Cada cosa a su sitio
Por Jesús Moya Casado
Ni los mármoles ni los bronces son eternos, cuanto menos los cargos electos. Un leve temblor del suelo derriba las estatuas. Una débil ráfaga de pasión borra las inscripciones. Unas nuevas elecciones… y adiós cargos, prebendas y ordeno y mando.
Hubo tiempos que reinó la manía de las estatuas y las lápidas. Ha habido quien se ha glorificado a sí mismo haciéndose erigir un triste busto o poniendo su nombre a una pequeña plazuela sin salida. Ha habido “heroicos” concejales que han puesto el suyo a un callejón con un solo número en la calle. Son gentes candorosas que han firmado un cheque para cobrar en la Inmortalidad sin tener fondos en ella. Suele ocurrir que a estos tiempos les suceden otro periodo revisionista que tiene por faena la desglorificación. De resultas que que esos héroes se ven de pronto en traje de paisano y sin cargo.
El ansia popular de revisión no respeta ni los entronizamientos y consagraciones que se hicieran en la racha glorificadora y de mandato.
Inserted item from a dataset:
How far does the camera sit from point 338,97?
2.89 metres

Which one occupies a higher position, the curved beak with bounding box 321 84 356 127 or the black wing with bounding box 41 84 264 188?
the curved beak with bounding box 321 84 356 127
Así un observador superficial podría apuntar en su “carnet”: “El pueblo español es el más leído y el menos engañado del mundo. Todo depende de que tenga más o menos vigor la Constitución, que, por otra parte, es continuamente apedreada ”. Pero lo cierto es que el pueblo desea ver cada cosa en su sitio. No quiere, por ejemplo, que banderas arribistas presidan a los ediles y a los diputados. Su lema, parece ser: “Dime lo que quieras, pero las cuentas claras.”
Tal prurito clasificador del pueblo se ha manifestado en las últimas elecciones en muchos de ellos, pero acaso más que en ninguna parte en un pueblo de la provincia de Castellón. Pacíficamente, y aún solemnemente, bastantes “lápidas”, “bustos”, “imágenes” que se presumían perennes han sido desenclavadas y bastantes imágenes restituidas a su natural residencia.
En fin, como queda dicho, cada cosa en su sitio.